According to the blog post on electronics recycling, for how many years has TFI been monitoring and forecasting manufacturing outsourcing for the electronics industry?

> Page excerpt:
┄┄┄┄┄┄

You’ve seen the footage–in a recent TFI blog and elsewhere–of shockingly hazardous recycling methods by poor people in China, India, Ghana, and elsewhere around the world. And if the emotional appeal doesn’t sufficiently motivate your company’s management to double ensure that your products are recycled safely, then consider that yours and your customers’ labels are intact when spotted by reporters, non-government organizations, and other watchdogs. An electronics company’s hard-earned positive brand can be blistered faster than a hand-burned circuit board by “casual recyclers” mining $5 of copper.

Earlier this year, Morgan Johnson of Sims Recycling Solutions (with headquarters in the UK, US, and Australia) spearheaded the purchase of an Internet-based software system that tracks and traces recycled electronics regardless of where products originate, get recycled, or are “touched” en-route. From this WebView Overview, you can see how electronic products in regions as far flung as Malaysia, New Zealand, and Germany are traced by customer, product type, and recycling result.

If you read our blogs at all you know that TFI has been monitoring and forecasting manufacturing outsourcing for the electronics industry, now for 21 years. It’s time that the industry turns its attention to the outsourcing of electronics recycling. Someone in France gives end-of-life electronics to his brother in law, who gives it to…and then…, and now where is your logo lurking?

“Sims doesn’t outsource as much as some other recyclers,” says Morgan Johnson. “Many electronics companies are far flung and are going even further. Normally, insufficient control is asserted over these distant facilities’ e-waste practices; it’s handled locally and not centrally controlled. Better is a consistent service around the globe.”

This blog’s title comes from WNYW’s 10 O’Clock News, which years ago each night began with the simple, but now-famous announcement: “It’s 10:00 p.m. … Do you know where your children are?” Well, it’s 2008 and with responsible recyclers and tracking software available, let’s never again have to wonder where our used electronics end up.

We’d like to hear from you: Do you think it is responsible to have your company’s electronics recycled, without knowing where in the world they are going? And what can be done about it?

P.S. Do you want to take a survey on product reuse and recycling, and receive 2 reports for having done so?

3 Responses to “It’s 2008: Do you know where your used electronics are?”

  1. From: John P. Brown
      on June 6th, 2008

    Where do the recycled components go? The expensive ones often end up as refurbished and are resold into the secondary market.

┄┄┄┄┄┄

(Extracted data entries)
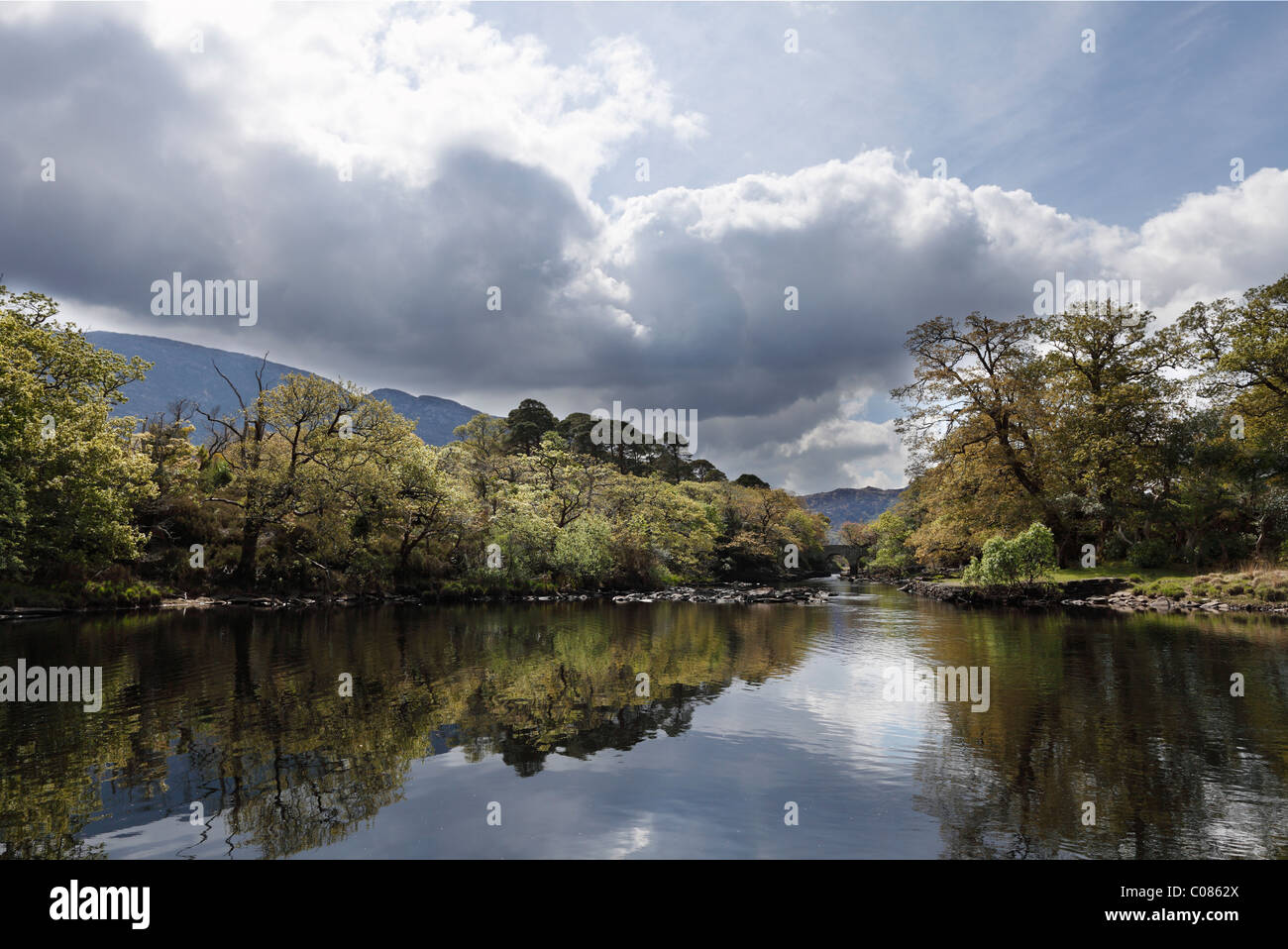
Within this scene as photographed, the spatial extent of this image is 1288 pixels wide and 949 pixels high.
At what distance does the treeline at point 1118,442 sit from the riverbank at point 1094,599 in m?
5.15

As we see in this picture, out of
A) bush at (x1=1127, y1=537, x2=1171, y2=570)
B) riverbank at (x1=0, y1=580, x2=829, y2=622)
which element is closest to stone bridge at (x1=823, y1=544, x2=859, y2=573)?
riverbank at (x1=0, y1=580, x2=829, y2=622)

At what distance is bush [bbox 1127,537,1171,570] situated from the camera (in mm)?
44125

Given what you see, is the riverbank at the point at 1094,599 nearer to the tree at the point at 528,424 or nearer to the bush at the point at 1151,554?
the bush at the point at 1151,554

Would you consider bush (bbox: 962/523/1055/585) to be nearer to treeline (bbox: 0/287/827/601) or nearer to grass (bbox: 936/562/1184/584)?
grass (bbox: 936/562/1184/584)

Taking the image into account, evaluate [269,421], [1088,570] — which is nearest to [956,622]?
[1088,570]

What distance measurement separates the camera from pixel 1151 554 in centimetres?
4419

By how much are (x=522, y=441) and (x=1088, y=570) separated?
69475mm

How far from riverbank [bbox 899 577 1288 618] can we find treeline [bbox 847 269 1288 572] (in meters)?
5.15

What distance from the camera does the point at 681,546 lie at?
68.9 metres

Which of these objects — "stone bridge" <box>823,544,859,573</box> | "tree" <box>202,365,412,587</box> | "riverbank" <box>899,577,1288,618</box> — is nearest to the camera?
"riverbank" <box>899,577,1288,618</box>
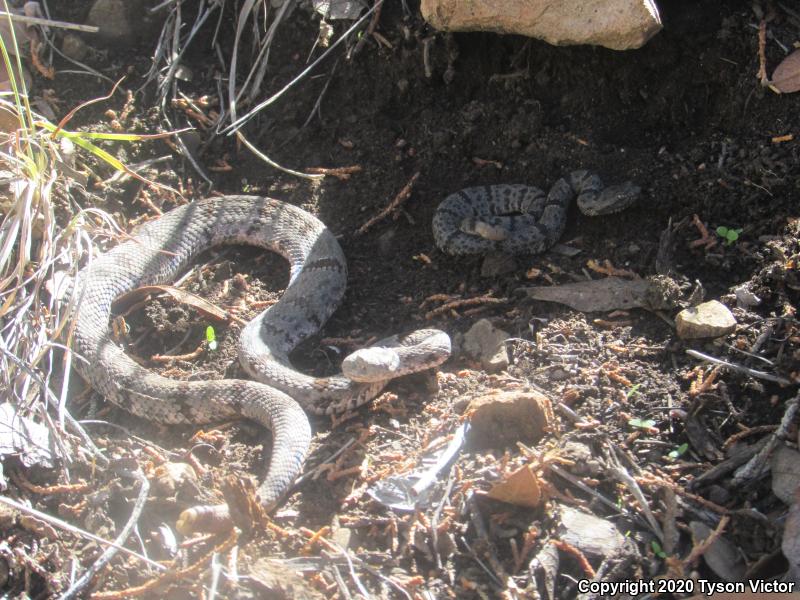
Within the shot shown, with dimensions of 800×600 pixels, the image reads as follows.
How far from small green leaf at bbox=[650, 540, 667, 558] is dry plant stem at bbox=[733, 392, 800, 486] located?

┄┄┄┄┄┄

> Response to the exercise:
21 years.